Low doses of naltrexone (0.1-4.5 mg) works by acting on a unique cellular pathway in the nervous system through which it delivers chronic pain relief without opioids, Hatfield said. If patients are working with a physician to treat pain, it’s appropriate for them to raise the topic of low-dose naltrexone as a possible alternative.
Chronic pain is pain that persists for several months, or after the initial injury or trauma has healed, and the way clinicians and scientists think about chronic pain is changing. It’s now thought that some chronic pain has more to do with how our body reports pain to the brain, than the actual injury.
“Normally, chronic pain leads your body to go through a sensitization process whereas your nervous system becomes more sensitive, and this can happen even to nonpainful stimuli,” Hatfield said. “The way I like to explain it to learners or patients is how a sunburn makes you feel, when things that normally feel OK hurt, like a warm shower or a sheet touching your skin.”
This concept of the nervous system being sensitized is promoted by cells called glial cells. Low-dose naltrexone targets these cells that keep the nervous system sensitized, thereby reducing the pain threshold and the sensitivity of the nervous system over time.
Traditional pain management has focused on treating the injury or trauma site, but low-dose naltrexone works on the overactive nervous system.
“Low-dose naltrexone begins to address the cause of pain and not just mask it, which allows us to better target diseases causing chronic pain, as well as potentially consider pain control outside of opioid use,” Hatfield said.

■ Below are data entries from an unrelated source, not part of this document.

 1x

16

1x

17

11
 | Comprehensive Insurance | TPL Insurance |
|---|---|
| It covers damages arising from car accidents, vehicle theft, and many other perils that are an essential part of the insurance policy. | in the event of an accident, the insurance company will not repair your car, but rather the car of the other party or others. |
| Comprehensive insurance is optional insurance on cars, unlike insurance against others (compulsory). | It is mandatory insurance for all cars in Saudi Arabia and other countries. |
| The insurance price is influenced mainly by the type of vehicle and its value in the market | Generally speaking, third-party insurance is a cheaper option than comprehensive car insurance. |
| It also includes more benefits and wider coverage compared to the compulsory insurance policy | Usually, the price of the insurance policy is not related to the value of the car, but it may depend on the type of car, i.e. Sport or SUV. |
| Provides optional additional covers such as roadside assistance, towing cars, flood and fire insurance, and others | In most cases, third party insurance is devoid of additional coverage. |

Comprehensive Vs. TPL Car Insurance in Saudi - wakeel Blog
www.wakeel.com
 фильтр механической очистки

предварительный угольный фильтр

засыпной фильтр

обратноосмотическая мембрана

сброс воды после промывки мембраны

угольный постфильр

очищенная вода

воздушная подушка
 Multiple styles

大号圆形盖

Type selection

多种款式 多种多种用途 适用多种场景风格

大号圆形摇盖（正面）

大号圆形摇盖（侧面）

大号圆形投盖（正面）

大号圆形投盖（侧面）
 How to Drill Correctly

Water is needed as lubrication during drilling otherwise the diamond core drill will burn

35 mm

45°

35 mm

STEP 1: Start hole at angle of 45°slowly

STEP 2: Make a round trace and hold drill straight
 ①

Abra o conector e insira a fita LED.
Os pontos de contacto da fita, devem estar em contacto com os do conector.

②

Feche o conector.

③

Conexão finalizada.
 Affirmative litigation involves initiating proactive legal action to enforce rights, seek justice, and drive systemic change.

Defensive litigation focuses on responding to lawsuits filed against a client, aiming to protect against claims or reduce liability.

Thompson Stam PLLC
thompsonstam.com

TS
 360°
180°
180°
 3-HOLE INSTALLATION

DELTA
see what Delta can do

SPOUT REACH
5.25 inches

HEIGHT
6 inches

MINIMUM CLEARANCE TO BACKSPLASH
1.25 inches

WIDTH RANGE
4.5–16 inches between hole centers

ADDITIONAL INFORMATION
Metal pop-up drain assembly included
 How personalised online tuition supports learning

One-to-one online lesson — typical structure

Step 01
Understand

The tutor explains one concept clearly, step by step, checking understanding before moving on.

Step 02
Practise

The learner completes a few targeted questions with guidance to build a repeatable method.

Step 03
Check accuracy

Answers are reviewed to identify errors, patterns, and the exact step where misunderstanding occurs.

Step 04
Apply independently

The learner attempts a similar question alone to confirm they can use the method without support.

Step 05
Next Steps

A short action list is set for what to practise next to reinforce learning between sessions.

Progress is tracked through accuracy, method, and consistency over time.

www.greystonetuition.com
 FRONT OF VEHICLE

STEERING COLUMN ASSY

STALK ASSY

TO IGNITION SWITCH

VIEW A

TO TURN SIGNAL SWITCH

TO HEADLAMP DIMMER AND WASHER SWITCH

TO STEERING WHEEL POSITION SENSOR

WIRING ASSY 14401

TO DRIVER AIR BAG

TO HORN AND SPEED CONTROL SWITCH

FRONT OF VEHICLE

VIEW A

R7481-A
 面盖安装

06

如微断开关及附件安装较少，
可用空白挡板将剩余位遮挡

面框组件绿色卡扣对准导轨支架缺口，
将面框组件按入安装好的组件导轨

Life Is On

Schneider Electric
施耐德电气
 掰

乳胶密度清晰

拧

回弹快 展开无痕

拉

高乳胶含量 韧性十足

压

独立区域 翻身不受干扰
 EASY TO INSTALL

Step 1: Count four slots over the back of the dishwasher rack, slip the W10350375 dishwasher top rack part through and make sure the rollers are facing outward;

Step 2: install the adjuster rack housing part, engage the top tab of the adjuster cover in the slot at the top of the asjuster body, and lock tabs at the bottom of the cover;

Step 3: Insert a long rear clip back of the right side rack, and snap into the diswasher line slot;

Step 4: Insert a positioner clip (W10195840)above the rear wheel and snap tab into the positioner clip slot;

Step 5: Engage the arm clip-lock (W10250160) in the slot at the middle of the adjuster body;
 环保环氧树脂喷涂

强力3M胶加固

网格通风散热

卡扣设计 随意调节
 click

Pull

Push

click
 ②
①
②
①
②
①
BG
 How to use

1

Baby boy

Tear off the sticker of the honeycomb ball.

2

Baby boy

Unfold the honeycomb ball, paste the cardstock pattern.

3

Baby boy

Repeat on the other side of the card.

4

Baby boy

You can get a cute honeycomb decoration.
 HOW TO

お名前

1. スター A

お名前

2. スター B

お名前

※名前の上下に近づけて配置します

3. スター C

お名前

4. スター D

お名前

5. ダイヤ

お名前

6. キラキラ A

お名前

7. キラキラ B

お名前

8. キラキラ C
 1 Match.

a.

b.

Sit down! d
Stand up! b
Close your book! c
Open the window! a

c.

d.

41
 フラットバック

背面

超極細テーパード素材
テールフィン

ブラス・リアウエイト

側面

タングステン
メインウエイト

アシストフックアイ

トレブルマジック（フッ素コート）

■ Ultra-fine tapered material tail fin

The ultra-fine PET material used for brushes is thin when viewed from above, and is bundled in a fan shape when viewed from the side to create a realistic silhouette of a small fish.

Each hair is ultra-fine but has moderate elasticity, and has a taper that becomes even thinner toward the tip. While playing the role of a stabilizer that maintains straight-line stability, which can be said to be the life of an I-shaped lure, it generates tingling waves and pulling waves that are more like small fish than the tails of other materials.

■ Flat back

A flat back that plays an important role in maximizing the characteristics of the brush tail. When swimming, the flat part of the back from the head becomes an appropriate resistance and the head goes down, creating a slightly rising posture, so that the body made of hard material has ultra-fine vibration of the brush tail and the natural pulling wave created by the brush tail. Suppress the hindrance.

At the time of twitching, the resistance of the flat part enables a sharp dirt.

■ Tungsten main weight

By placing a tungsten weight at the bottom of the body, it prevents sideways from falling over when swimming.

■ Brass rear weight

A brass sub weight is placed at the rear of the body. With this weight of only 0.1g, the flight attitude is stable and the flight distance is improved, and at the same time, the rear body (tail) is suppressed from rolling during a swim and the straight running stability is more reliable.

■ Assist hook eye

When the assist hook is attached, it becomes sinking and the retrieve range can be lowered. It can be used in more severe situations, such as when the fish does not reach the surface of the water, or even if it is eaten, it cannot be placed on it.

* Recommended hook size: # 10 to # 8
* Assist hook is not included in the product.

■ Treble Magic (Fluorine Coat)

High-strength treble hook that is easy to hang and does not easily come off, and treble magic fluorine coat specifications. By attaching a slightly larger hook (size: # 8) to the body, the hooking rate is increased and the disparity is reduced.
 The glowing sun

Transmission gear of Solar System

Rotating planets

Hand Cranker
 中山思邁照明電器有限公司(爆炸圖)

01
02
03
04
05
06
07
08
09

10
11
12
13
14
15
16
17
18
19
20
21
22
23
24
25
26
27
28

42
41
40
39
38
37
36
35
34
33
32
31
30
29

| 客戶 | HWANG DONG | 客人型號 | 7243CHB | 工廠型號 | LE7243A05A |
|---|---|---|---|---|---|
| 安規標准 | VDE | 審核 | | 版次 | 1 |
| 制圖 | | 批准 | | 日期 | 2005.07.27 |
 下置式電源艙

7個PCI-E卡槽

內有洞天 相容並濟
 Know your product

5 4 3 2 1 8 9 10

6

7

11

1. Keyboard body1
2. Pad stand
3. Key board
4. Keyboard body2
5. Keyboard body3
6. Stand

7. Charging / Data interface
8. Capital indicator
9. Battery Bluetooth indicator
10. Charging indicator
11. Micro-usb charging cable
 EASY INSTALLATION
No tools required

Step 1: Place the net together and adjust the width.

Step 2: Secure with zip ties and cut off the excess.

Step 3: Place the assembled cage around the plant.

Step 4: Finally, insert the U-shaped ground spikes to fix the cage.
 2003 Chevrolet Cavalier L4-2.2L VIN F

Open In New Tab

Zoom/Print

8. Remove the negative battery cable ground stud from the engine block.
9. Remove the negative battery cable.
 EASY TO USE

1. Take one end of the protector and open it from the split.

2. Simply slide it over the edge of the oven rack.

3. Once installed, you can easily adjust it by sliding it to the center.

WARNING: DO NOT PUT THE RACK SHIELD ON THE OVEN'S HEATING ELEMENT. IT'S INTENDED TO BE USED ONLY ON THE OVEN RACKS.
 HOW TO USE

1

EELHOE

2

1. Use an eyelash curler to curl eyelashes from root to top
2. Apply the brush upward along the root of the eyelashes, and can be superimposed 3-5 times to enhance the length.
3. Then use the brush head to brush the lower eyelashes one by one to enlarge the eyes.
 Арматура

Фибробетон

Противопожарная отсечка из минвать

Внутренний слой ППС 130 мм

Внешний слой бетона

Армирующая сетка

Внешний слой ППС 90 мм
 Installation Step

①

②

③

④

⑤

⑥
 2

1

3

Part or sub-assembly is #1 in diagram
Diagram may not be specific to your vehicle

It is best used on centralized pain disorders, conditions where the nervous system is in that hyperexcited state, Hatfield said. Those conditions include myalgia, complex regional pain syndrome and temporomandibular joint disorders, commonly called TMJ, among others. Low-dose naltrexone is inexpensive and has few side effects. However, it’s not an option for people who use alcohol or opioids regularly.
Hatfield became interested in the field of orofacial pain after study co-author Lawrence Ashman, clinical assistant professor of dentistry, started a residency in orofacial pain in 2018. Two years later, Hatfield was the first graduate of the two-year Orofacial Pain Residency program in the OMS/Hospital Dentistry Department.
There are only 13 residencies in orofacial pain in the country, Hatfield said. However, the pain specialty makes sense for dentistry, because this pain is related to joint and muscles surrounding the oral cavity and hasn’t been previously “owned” by dentists or medicine.
Many patients are first exposed to opioids through dentistry. While there is a place for well-managed opioid treatment for chronic pain patients, alternative treatments are needed, she said.